Sarah Carey looks at economic inequality

22/07/2009

Sarah Carey has been mentioned in dispatches on PE before but, leaving aside her slightly problematical historical analysis, today she’s on the right track when she notes that:

“[...] this relative equality was undone during the Tiger years. [....] Inequality made a comeback not because the poor got poorer, but because the rich got richer and the number of rich people increased enormously.”

This thesis is borne out by much of the data in TASC’s recent briefing document The Solidarity Factor, issued to coincide with the release of survey results showing that 85 per cent of respondents believe wealth is distributed unfairly in Ireland, while the same proportion – 85 per cent – believe that the Government should take active steps to reduce the gap between high and low earners.

However, one can certainly quibble with Ms. Carey’s conclusion that:

“Statistics will probably show that in the next three or four years Ireland will be a more equal society than it has been for the last 10. Not because the poor are catching up, but because the wealthy are falling back.”
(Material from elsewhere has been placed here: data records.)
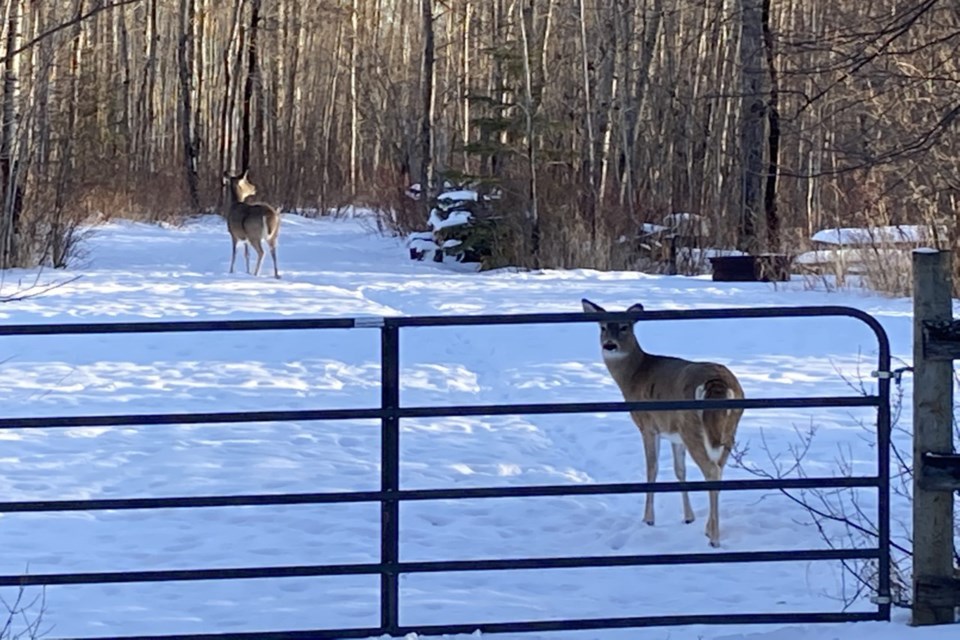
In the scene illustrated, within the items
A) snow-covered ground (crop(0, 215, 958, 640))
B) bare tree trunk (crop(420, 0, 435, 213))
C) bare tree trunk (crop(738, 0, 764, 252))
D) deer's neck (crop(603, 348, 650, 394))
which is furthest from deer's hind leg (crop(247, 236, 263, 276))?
deer's neck (crop(603, 348, 650, 394))

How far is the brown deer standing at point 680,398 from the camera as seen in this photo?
24.8 feet

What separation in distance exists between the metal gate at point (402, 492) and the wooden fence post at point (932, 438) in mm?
139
Given the current attacks on the incomes of those at the bottom of Ireland’s money pyramid (ranging from the proposal in the An Bord Snip Nua Report that Social Welfare rates be cut, to Finance Minister Brian Lenihan’s statement at the McGill Summer School last night that “if the minimum wage becomes an obstacle to job creation the Government will have to look at it”), it seems unlikely that the gap between high and low earners (never mind the gap in terms of asset wealth)is going away any time soon.

Incidentally, with regard to the minimum wage it’s worth having a read again of Paul Sweeney’s very first post on this blog, back in February, when he looked at the whole issue of wages and competitiveness, as well as Terry McDonough’s post illustrating why wage cuts are not a good thing.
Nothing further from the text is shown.